Chunfang Zheng, David Sankoff

Abstract

The inference of genome rearrangement operations requires complete genome assemblies as input data, since a rearrangement can involve an arbitrarily large proportion of one or more chromosomes. Most genome sequence projects, especially those on non-model organisms for which no physical map exists, produce very fragmented assembles, so that a rearranged fragment may be impossible to identify because its two endpoints are on different scaffolds. However, breakpoints are easily identified, as long as they do not coincide with scaffold ends.
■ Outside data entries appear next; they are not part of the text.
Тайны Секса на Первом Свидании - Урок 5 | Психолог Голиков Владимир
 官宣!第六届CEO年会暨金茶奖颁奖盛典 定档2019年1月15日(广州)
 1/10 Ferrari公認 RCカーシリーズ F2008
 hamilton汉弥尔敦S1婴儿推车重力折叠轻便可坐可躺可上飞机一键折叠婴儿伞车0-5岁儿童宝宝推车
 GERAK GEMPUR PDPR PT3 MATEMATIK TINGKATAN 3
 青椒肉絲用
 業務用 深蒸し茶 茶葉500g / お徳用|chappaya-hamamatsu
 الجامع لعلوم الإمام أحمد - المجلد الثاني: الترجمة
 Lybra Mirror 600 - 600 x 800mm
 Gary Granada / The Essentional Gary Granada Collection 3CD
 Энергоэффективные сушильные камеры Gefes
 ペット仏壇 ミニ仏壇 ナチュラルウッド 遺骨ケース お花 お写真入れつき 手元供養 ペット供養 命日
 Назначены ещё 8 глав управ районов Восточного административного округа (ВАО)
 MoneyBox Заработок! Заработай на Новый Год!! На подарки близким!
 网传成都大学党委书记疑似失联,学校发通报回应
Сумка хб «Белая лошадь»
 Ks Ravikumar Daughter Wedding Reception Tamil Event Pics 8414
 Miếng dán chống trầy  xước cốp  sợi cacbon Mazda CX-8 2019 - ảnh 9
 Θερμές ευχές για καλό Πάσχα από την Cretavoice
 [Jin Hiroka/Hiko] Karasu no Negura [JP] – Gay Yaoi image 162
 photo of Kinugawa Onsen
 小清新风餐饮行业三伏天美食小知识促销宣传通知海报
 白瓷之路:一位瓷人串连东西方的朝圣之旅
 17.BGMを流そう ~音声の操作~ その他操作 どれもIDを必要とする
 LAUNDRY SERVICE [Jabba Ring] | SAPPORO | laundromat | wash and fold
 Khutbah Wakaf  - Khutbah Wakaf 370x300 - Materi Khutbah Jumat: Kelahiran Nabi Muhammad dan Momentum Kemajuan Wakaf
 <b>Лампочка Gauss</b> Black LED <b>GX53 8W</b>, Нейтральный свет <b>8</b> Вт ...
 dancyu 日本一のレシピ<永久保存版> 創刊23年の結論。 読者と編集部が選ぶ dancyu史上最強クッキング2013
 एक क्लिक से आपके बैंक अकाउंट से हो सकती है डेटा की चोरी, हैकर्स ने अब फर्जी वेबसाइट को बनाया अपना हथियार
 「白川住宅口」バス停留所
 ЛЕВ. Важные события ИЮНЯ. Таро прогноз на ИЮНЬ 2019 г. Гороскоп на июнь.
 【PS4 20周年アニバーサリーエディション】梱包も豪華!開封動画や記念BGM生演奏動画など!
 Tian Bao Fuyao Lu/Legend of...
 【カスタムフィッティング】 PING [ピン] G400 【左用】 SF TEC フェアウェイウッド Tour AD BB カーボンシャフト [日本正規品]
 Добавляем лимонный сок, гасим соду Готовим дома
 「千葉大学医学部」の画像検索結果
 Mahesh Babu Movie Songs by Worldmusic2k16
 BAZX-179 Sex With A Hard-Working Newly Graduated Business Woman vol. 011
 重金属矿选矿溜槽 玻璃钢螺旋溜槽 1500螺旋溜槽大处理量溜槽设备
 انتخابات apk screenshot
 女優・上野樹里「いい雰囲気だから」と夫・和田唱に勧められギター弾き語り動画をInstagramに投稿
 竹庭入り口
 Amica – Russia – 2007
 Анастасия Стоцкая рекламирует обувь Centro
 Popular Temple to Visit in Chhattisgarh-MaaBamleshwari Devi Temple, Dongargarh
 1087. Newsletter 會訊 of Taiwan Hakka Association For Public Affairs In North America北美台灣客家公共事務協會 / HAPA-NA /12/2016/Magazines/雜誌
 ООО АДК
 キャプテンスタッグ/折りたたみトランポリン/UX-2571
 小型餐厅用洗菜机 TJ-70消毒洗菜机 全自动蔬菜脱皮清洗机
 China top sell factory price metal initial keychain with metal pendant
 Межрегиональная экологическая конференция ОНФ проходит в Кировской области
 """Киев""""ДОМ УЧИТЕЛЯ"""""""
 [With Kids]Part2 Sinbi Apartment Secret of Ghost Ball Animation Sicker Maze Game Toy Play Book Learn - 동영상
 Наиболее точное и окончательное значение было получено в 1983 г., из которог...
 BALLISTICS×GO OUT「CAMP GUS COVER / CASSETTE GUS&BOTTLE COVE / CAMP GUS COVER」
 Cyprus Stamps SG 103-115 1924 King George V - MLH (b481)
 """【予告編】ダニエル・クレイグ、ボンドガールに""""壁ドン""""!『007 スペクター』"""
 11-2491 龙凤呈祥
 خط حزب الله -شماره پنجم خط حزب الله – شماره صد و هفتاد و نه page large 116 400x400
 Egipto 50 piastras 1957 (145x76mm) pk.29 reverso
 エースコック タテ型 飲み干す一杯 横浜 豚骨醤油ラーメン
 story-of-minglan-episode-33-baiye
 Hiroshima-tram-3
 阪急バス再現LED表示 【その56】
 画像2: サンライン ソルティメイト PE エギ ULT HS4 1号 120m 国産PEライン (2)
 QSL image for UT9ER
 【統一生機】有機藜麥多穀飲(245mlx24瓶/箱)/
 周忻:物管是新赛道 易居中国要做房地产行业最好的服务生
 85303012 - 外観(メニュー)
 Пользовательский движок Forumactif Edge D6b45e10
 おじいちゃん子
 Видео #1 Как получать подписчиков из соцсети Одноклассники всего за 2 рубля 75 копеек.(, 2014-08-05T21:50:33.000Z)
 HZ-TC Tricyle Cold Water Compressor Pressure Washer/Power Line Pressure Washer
For the phylogenetic context, in comparing a fragmented assembly with a number of complete assemblies, certain combinatorial constraints on breakpoints can be derived. We ask to what extent we can use breakpoint data between a fragmented genome and a number of complete genomes to recover all the arrangements in a phylogeny. We simulate genomic evolution via chromosomal inversion, fragmenting one of the genomes into a large number of scaffolds to represent the incompleteness of assembly. We identify all the breakpoints between this genome and the remainder. We devise an algorithm which takes these breakpoints into account in trying to determine on which branch of the phylogeny a rearrangement event occurred. We present an analysis of the dependence of recovery rates on scaffold size and rearrangement rate, and show that the true tree, the one on which the rearrangement simulation was performed, tends to be most parsimonious in estimating the number of true events inferred. It is somewhat surprising that the breakpoints identified just between the fragmented genome and each of the others suffice to recover most of the rearrangements produced by the simulations. This holds even in parts of the phylogeny disjoint from the lineage of the fragmented genome.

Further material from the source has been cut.